Wednesday, December 7, 2022

I'm o-fucking-kay.

    I have been having issues with my car. I have cried because it was the shit icing on a shit cake. I have felt disappointed in my luck. I have chain smoked about it. What I haven't been though, is furious. I haven't been alone. And what a fucking difference that has made. See, I believed that I was a shitty girlfriend because I handled stressful situations badly. Yet, all of those situations were me doing it alone. I had to beg for any effort shown from my ex. Labor on top of labor; that sums up my time with him. So yes, I yelled and screamed and threw things. I was taking care of me, I was taking care of us, I was taking care of our home, I made sure the bills were paid on time, I took the car to the mechanic, I made sure the parts we needed were purchased, I took care of keeping our cupboards filled, and I was taking care of him; all while he treated me like shit. I didn't know he was treating me like shit at first, then I knew but shoved it down because I loved him and I just knew he was a good person deep down. Then I knew he wouldn't change but I couldn't leave, every time I tried it felt like I had cut out a piece of myself. It was worse than withdrawal from cocaine and booze. I was addicted to him, and he had made sure of that early on. 
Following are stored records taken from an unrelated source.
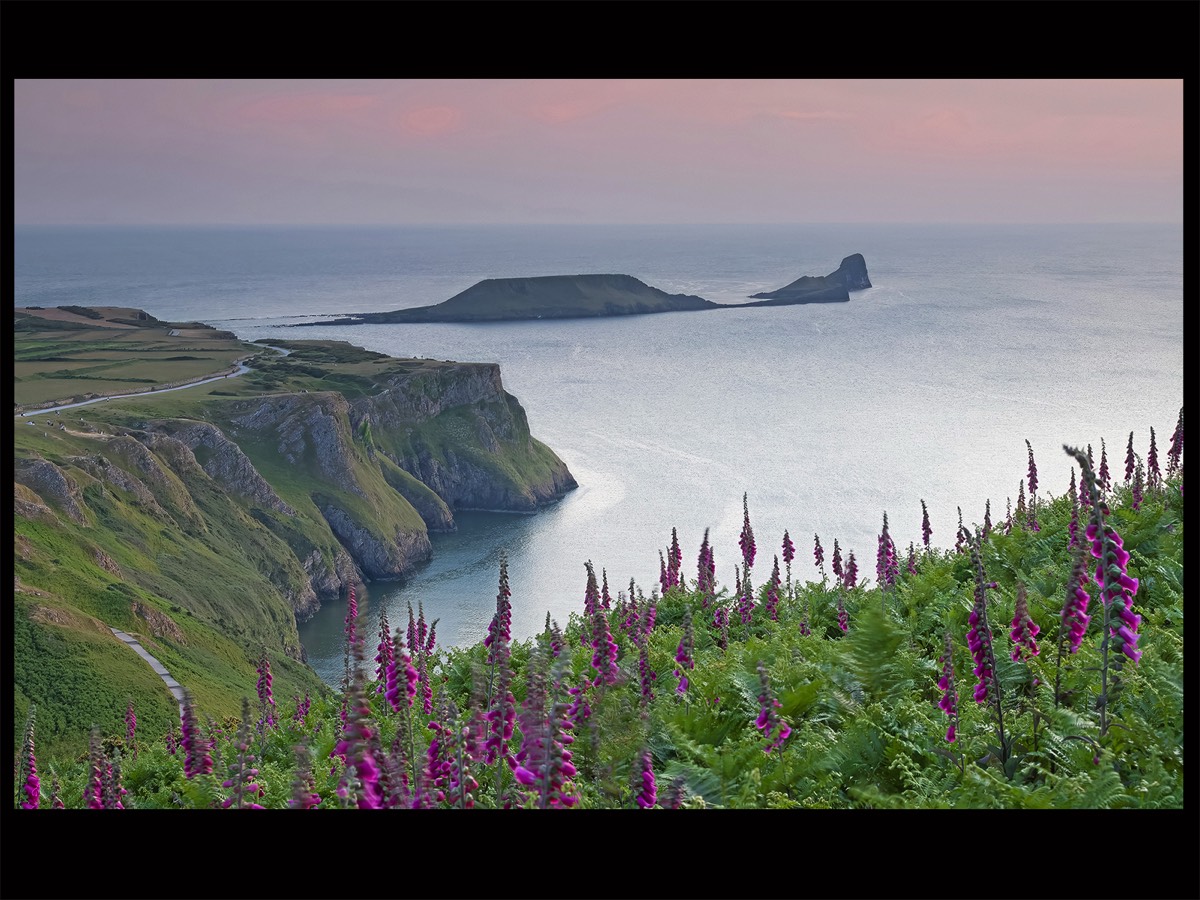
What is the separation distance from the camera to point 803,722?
6.23 meters

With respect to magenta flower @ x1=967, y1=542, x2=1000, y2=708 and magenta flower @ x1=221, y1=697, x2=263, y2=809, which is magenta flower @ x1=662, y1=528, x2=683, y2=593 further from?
magenta flower @ x1=221, y1=697, x2=263, y2=809

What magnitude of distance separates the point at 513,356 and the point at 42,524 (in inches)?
2215

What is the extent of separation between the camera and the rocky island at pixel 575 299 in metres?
97.4

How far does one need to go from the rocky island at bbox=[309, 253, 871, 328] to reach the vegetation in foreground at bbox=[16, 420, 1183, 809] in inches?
3553

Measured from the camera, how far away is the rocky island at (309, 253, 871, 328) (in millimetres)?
97438

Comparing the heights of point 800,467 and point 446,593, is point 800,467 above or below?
above

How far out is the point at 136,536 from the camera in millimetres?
63156

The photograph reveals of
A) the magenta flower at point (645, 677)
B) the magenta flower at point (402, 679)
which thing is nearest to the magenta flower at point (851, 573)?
the magenta flower at point (645, 677)

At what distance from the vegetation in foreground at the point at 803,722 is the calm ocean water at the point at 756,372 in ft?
8.56

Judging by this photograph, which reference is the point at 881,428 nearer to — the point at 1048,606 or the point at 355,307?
the point at 1048,606

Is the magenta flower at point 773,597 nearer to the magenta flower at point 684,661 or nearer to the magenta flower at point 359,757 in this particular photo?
the magenta flower at point 684,661

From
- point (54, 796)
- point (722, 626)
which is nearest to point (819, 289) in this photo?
point (722, 626)

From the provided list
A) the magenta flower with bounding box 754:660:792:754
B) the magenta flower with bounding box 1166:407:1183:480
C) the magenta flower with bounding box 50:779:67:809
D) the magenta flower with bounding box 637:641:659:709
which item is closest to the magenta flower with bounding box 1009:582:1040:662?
the magenta flower with bounding box 754:660:792:754

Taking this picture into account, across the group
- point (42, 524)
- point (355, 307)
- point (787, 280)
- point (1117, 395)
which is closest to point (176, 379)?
point (355, 307)
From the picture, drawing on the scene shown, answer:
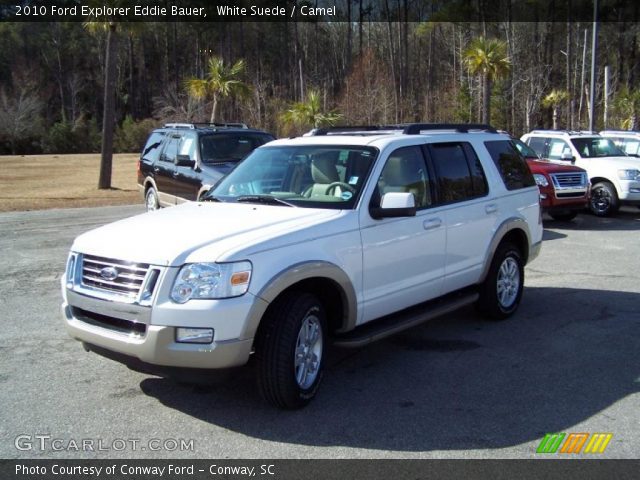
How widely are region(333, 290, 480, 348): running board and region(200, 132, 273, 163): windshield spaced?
689 centimetres

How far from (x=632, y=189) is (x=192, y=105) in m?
46.6

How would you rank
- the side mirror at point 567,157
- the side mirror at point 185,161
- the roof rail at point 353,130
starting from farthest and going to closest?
the side mirror at point 567,157 → the side mirror at point 185,161 → the roof rail at point 353,130

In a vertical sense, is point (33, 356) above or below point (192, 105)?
below

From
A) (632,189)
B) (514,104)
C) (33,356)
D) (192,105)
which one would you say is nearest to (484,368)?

Sometimes I wonder if his "wingwoman" isn't also an awful human being. Did she help him plan it? She gave me Molly and encouraged me to text him after a break-up to a dirtbag. She left us alone even though she usually hung out late. She gave us comfy clothes and said we could listen to music. Music. I had always thought we had bonded over music. We had sung karaoke together when we were co-workers. I thought he loved the same bands as me. So imagine my surprise when all of a sudden, he didn't love karaoke and never wanted to do it. And he stopped listening to music with me. He started shit talking what I listened to. I started not listening to music as much because we were always together and I didn't want to hear him say mean things and honestly, I was scared to let him know what I liked because he would make me feel stupid about it. I stopped writing because he said poetry wasn't talent and I never showed him what I wrote from before I stopped writing. So imagine my fucking surprise when a survivor of his wrath informed me that one of the things, he told her was that he wrote and loved writing. I didn't see him write a damn thing for the entirety of knowing him. Even cards he gave me were quotes from movies or TV shows I loved. Looking back, I know it was all filthy lies. Everything he does is a lie. He has played so many characters that I don't even know if he knows who Zackary (Zachary) Andrew Couch is.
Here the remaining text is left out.